総合の人たちがならばと必死に勉強して、たとえばある分野の専門家よりも知識が豊富になったところで、実際に患者さんと対峙して、「専門的な」判断を下すのはやはり専門家のほうだから、自尊心は摂取できない。総合医は何でも診療できるその代わりに、その人でないと、専門家の側から、「お願いします」という頭を下げられる状況というものが発生しない。一生懸命勉強を頑張ったところで、それは沼地にお城を建てるようなものだから、知識を積んで、積み上げて、ある日専門家から「この患者さんはだいたい落ち着いたから、あとは総合の先生でお願い」なんて逆紹介受けて、お城は崩れてしまう。

「自分たちはこの仕事のどこから自尊心を摂取できるのか」という問題は、下らないんだけれど、下らないからこそ、一番最初に、徹底的に考えないといけないのだと思う。

外からは口に出しにくい、下手すると「ない」ことになっている根暗な何かをきちんと作り込んだ場所には、人が集まって、長続きする。そういうみっともないお話をスルーして、自分の居場所を美談で飾ると、そこは沼地に花をまいたような場所になる。花畑はきれいでひとが集まるんだけれど、みんな泥まみれになって、疲れて沈んでしまう。

根暗な報酬について

たとえば将棋盤を液晶ディスプレイにして、将棋を指しているその真下で、無修正のアダルトビデオを放映したら、たぶん普通の人は将棋に集中できない。プロ棋士クラスの人ならともかく、普通の人が、ならばと将棋をどれだけ頑張ったところで、アダルトビデオに打ち勝つのは難しい。感情の根っこに近いものに目をつぶりながら、もっときれいなものをどれだけ鍛えても、そういうものはやっぱりなくならない。

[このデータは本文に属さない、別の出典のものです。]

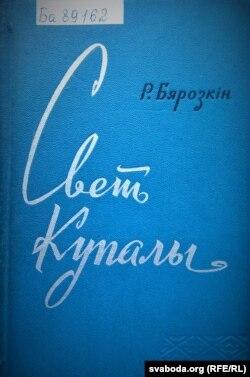 Вокладка кнігі «Сьвет Купалы», 1965 год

学界の重鎮レベルにまで大成功した人は、たまに年を重ねたら急に進路を変えて、よく分からない民間療法の広告塔になったりする。ああいうものもまた、「お城が崩れた瞬間」を見ているのだろうと思う。明るい報酬を摂取する横で、きちんと根暗な報酬を摂取してきた人は、恐らくはそのまままっすぐ進む。ある意味「まじめな」生きかたを貫いて、根暗な喜びの摂取を怠ってきた人たちが、あるいはもしかしたら、引退したとたんに報われない気分がどっと押し寄せて、希望のお城を崩してしまうんだろう。

大きな家は、堅固な地盤に建てないと崩れてしまうし、お城みたいに巨大な建物を造ったところで、泥沼みたいな地盤が固まることはあり得ない。自尊心という、「根暗な報酬」が摂取できない状況をそのままにして、やりがいだとか、患者さんの笑顔だとか、あるいは金銭だとか、もっときれいで正しい報酬をいくら上乗せたところで、あるいはその人は満足できないし、その人の満足には結びつかない。

何かの努力を積むときには、副次的に生まれるであろう「根暗な喜び」というものから目をそむけないで、そういうものをこそ、きちんと摂取したほうがいいのではないかと思う。